For a long moment, Yanna remained there, head bowed, her hands hovering just above Camille's arm, waiting for dismissal. The silence stretched, pulled taut like a nerve. The only sound was the storm's relentless assault on the glass. She could feel Camille's eyes on the top of her head, a physical weight. She did not dare look up. She focused on the pattern of the marble tiles, on the way the gray veins spiderwebbed through the white. Anything but the suffocating presence inches away.

Then, a slow movement. Camille's uninjured hand, the right one, lifted. Yanna tensed, her whole body a coiled spring of anticipation. She expected a shove, a dismissal, a tap on the head that meant go. Instead, fingers brushed against her chin. They were not gentle, but they were not rough. They were firm, deliberate, and undeniable. Cool from the air, calloused from things Yanna didn't let herself imagine. The hand cupped her jaw, a grip of absolute ownership, and began to tilt her head upwards.
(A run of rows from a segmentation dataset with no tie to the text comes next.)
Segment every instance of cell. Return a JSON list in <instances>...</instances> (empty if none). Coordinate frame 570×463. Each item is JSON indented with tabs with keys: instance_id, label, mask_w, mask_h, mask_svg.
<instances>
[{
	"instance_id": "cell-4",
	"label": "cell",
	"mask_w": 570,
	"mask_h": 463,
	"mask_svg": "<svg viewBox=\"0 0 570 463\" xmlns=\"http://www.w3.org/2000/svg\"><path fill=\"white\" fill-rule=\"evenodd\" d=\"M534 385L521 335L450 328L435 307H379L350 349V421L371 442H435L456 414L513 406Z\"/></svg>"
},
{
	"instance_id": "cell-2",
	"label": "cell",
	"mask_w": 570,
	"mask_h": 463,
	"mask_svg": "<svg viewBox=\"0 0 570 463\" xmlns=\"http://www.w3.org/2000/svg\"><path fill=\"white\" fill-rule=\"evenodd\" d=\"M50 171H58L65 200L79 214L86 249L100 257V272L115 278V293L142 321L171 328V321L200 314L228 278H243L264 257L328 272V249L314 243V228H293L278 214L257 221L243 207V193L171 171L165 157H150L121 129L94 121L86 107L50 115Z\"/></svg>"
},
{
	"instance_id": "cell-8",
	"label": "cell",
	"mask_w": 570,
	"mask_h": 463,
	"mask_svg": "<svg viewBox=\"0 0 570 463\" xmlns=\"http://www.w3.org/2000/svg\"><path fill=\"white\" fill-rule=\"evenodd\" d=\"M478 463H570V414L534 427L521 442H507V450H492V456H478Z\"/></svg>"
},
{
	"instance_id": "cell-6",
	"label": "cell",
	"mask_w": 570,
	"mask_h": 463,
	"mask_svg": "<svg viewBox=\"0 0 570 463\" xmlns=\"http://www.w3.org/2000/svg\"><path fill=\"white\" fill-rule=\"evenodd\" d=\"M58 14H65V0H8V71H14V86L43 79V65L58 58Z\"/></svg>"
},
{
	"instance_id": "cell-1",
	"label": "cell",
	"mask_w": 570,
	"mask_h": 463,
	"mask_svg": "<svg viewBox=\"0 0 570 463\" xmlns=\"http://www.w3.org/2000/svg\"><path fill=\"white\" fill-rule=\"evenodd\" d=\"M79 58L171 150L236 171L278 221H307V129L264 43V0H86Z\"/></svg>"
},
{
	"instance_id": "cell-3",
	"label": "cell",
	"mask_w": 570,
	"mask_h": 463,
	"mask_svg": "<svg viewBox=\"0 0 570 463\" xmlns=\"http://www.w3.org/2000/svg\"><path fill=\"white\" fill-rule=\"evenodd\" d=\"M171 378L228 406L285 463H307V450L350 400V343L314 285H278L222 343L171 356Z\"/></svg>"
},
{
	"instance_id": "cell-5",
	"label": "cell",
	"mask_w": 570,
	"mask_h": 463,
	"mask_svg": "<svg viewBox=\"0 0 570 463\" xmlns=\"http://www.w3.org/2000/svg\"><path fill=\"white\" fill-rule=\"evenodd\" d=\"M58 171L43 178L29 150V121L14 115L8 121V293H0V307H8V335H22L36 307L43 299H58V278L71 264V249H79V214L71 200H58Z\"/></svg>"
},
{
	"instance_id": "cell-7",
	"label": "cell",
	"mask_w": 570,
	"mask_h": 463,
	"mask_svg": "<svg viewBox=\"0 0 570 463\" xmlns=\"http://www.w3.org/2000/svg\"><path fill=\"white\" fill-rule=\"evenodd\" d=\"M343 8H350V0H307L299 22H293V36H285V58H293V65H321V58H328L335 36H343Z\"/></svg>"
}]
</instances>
Yanna's neck was stiff with resistance, a final, futile act of rebellion from a body long since colonized. But the pressure was steady, patient. It did not force, it simply insisted. Her head rose, centimeter by centimeter, until her gaze was dragged from the safety of the floor. She met Camille's eyes.

They were the color of dark, old amber, and they held no warmth, no gratitude. They held a chilling, possessive amusement. They held the calm certainty of a collector admiring a prized, and broken, possession. Yanna's mask of neutrality fractured, the placid lake cracking to reveal the terror churning beneath. Her breath hitched.

Her own voice was a stranger to her, a thread of sound in the heavy silence, addressed to the floor she could no longer see.

"Is the debt paid, then?"

The whisper was a desperate, pathetic thing. Camille's thumb stroked slowly over Yanna's jawline, a gesture that was almost tender and all the more terrifying for it. The amusement in her eyes sharpened, hardened into something predatory. Her voice, when it came, was a low, dangerous growl that vibrated through her hand and into Yanna's bones, a promise of endless falling.

"Don't be stupid. You know a debt like yours is never paid in full. This was just… interest."